Adi set a kettle on the burner. He was out of tea but the ritual comforted him and besides, hot water with a drip of honey and some lemon was still pleasant to sip. In a few days, KridaPlay would transfer his pay and he could replenish his pantry. Until then, he’d make do with office supplies.

Adi sighed. Much as he would like to go home, there was nothing there. His apartment was 200 square feet if you counted the window sills, and his neighbors fought nightly at orchestral volumes. Better to stay and work. The hours were long, sticky with ethical landmines, a little monotonous, but once you had the rhythm down, they were… tolerable. Or at least they weren’t as bad as real life.

“He plays hard for his money,” Adi hummed, off-key, to himself as he resettled in his cubicle. “Oh, he plays hard for his money.”

Neo Arcadia bloomed in his vision, technicolor, better than life.

He had a system. Crown Rush first, while he was fresh. Then, in descending order, whichever games had time-limited events or profitable collectibles, before he knuckled down and sank his evening into required drudgery. Like old-school gold farming had been, proposition playing – or “prop gaming” – was more complicated than most people thought. Not that he could ever discuss it. The non-disclosure agreements were very clear.

Crown Rush had the most action, and he often daydreamed during his shift of playing for himself, as a self-made champion.

Adi exhaled noisily.

Break time.

He had one of two choices: leave HYPER SCAPE for the dreariness of the cubicle farm, or stay here in the virtual world where things were less dystopian than off-link life.

The answer seemed easy.

Besides, his favorite customization shop was running a members-only offer. Adi rolled his shoulders forward, one after another, luxuriating in the motion. Amazing how the B-link could communicate both muscle fatigue and the joy of a good stretch so realistically. He began walking, only to stop six feet from where he began. His jaw dropped open.
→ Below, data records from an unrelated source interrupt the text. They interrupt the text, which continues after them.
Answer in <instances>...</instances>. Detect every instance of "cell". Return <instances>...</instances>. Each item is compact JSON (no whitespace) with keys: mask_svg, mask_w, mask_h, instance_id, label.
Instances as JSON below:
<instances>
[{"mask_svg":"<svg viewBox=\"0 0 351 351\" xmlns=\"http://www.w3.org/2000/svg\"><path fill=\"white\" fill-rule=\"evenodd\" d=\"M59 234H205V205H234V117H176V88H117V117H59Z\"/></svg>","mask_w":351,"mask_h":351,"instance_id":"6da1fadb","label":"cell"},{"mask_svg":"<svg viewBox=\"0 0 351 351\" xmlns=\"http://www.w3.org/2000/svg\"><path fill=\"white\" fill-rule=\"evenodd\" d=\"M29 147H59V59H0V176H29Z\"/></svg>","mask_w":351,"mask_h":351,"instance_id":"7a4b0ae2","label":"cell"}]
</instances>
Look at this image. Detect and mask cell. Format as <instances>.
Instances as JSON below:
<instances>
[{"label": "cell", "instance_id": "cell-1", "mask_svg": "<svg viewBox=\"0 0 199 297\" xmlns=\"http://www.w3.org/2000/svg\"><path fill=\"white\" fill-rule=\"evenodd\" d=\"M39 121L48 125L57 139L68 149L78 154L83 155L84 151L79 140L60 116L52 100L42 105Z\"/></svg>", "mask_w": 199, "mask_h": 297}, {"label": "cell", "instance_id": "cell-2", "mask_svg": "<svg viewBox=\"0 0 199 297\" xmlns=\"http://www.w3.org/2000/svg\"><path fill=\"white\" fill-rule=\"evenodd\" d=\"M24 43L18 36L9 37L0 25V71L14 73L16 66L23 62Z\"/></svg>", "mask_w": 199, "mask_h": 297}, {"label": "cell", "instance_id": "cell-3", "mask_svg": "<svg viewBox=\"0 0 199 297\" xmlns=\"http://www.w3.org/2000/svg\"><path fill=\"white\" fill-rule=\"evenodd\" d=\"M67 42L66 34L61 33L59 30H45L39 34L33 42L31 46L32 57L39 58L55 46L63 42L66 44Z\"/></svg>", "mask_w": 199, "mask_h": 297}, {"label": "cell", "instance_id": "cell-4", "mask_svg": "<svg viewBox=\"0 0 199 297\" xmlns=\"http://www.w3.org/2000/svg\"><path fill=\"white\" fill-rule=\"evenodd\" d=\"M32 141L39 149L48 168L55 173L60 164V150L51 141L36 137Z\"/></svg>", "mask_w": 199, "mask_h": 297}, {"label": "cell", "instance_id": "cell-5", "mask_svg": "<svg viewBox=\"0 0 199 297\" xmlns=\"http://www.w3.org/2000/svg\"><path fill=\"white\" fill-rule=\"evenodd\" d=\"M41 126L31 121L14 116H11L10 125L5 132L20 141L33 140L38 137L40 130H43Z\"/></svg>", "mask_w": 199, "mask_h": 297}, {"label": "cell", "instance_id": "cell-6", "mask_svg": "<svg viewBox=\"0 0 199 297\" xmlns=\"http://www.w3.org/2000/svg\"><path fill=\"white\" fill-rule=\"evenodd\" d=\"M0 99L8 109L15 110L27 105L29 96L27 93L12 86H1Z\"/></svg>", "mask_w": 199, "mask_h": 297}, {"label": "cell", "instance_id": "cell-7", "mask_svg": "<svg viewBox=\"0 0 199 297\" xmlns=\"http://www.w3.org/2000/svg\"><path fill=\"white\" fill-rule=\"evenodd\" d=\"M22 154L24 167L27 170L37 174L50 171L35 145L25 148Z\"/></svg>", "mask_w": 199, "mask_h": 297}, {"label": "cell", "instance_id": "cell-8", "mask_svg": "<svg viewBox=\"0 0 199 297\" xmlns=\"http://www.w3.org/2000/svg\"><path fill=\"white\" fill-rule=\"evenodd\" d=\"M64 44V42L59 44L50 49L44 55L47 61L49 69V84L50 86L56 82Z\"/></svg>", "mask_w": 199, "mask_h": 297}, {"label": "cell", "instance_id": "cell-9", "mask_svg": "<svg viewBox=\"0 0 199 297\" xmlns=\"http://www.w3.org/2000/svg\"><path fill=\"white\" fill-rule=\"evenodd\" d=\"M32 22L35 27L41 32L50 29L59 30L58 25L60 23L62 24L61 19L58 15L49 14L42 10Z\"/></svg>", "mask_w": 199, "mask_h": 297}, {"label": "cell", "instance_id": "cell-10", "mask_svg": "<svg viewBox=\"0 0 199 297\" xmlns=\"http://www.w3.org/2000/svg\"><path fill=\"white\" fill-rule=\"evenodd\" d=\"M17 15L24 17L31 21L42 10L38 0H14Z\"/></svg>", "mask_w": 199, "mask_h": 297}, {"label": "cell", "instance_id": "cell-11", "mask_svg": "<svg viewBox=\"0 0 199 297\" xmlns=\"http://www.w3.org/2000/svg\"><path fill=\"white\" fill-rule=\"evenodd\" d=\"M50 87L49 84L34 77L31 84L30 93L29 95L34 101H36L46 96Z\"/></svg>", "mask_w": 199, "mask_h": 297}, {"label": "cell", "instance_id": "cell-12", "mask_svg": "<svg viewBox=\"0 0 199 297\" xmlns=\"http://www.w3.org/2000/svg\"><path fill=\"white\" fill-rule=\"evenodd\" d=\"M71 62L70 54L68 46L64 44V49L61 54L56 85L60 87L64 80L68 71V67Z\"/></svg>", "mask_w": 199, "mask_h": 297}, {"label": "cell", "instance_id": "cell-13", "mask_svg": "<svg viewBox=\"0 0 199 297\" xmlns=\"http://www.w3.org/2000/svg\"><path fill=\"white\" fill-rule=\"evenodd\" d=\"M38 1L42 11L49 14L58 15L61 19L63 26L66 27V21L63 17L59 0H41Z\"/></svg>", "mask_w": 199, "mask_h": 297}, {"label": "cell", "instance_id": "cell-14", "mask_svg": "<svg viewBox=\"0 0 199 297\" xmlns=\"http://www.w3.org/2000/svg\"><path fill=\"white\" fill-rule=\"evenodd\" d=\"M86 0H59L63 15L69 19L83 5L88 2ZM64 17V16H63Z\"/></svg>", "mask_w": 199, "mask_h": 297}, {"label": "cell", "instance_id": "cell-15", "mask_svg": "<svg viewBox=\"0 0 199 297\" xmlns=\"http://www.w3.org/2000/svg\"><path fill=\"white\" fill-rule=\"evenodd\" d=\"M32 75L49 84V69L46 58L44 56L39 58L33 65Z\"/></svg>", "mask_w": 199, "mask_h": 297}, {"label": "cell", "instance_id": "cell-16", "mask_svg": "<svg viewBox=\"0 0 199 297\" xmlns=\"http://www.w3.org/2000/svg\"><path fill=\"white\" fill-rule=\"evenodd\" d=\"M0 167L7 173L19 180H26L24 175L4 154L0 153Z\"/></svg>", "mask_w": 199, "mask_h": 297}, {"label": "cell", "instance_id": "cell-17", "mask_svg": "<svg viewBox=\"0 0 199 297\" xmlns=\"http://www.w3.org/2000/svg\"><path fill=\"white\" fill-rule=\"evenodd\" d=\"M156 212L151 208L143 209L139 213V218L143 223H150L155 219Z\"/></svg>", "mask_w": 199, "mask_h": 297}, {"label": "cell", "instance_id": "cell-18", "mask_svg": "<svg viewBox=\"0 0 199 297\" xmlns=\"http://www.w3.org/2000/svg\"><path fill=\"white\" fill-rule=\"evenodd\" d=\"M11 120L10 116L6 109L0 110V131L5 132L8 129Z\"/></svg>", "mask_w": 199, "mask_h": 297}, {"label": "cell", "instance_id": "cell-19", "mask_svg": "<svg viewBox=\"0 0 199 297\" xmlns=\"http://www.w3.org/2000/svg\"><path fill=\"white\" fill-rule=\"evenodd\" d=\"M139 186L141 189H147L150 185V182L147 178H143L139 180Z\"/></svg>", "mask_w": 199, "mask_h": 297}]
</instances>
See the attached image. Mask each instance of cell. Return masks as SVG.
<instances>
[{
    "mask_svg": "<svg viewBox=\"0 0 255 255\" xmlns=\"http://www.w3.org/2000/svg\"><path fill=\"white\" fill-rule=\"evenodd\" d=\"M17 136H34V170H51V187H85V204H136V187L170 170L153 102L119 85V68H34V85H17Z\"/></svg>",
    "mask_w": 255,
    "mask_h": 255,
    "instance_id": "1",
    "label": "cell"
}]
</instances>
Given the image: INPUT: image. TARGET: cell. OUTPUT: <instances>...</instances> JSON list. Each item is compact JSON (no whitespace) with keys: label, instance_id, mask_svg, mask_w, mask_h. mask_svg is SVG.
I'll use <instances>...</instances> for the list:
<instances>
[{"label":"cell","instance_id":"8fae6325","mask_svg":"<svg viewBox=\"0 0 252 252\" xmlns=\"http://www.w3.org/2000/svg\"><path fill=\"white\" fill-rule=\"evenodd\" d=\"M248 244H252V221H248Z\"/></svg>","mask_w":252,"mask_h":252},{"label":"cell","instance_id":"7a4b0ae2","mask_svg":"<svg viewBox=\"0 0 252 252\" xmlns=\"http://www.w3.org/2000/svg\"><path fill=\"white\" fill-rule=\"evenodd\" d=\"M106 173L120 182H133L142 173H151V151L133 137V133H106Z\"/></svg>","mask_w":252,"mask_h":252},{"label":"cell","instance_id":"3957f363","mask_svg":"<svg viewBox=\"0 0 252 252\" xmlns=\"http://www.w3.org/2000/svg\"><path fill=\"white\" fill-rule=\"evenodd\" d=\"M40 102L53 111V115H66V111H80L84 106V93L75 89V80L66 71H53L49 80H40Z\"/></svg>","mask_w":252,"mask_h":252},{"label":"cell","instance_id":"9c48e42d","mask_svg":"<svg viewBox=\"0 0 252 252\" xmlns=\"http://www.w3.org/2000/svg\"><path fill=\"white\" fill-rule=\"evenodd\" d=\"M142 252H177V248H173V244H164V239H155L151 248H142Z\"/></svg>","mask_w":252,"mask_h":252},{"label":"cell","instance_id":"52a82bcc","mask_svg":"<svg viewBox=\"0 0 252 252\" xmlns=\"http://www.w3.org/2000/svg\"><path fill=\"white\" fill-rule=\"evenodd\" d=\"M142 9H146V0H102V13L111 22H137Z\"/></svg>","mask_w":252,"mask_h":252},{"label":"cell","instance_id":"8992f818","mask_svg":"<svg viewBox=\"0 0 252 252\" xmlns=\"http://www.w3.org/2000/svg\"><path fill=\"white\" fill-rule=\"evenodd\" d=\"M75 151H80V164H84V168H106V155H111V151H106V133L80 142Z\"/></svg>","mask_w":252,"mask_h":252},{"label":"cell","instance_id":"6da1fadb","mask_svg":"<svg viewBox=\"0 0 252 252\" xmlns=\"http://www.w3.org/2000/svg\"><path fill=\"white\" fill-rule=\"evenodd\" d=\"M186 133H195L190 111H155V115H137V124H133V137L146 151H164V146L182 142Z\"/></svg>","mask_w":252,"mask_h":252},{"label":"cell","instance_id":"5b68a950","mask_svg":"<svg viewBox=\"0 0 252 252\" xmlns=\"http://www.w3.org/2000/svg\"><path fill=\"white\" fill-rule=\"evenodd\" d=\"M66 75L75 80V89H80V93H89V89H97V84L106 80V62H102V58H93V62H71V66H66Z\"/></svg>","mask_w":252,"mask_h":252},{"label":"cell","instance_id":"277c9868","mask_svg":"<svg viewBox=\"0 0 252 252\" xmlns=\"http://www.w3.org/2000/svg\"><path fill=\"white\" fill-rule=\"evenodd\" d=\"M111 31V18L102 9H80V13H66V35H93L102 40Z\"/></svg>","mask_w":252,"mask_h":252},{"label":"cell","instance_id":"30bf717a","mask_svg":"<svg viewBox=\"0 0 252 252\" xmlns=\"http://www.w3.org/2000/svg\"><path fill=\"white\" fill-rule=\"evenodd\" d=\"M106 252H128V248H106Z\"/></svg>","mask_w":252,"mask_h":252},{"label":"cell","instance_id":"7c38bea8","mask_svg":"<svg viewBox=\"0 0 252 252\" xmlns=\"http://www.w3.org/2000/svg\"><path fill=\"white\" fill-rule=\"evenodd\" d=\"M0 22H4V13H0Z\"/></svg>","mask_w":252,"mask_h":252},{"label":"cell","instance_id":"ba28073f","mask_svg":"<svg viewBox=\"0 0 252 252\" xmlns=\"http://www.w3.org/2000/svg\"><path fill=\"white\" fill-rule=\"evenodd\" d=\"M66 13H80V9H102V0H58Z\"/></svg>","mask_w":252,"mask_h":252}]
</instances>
There was something in the air. A tuberous distortion, barely larger than an apple, and almost opalline for all of its transparency. It hung there, eye-level, and as Adi watched, the surrounding environment turned itself inside out, incandescent with negative colors, and poured into the anomaly.

It took Adi a moment to realize he too was being, incrementally and inexorably, dragged forward as well. Then, it took him another before he started running, all the while thinking to himself,

It was a man’s face.

A face I’ve seen before. A face that wanted to eat the world.

The image kept him awake all night. Adi paced the length of his tiny apartment, banging his head twice on the rim of his bunk bed, before stubbing a toe on the corner of the desk underneath it. He swore under his breath. Quietly, as the neighbors upstairs reported noise complaints at every opportunity.

He needed to tell someone about this.

But what if this involved something above his pay grade?

What if he got in the way of the people who mattered?

What if it cost him his job?

He ran his hands through his thick dark hair.

Someone higher than me in the food chain will figure it out, Adi decided. At least they can afford to be fired.

In Lab-X, Simon Romée rubbed his eyes and sat up. The terminal showed the process was nearly complete. Project: Tower had reached 64% completion. In the swirling data patterns, he could almost make out Eiffel’s face.

Almost done, Simon thought, just needs a little more.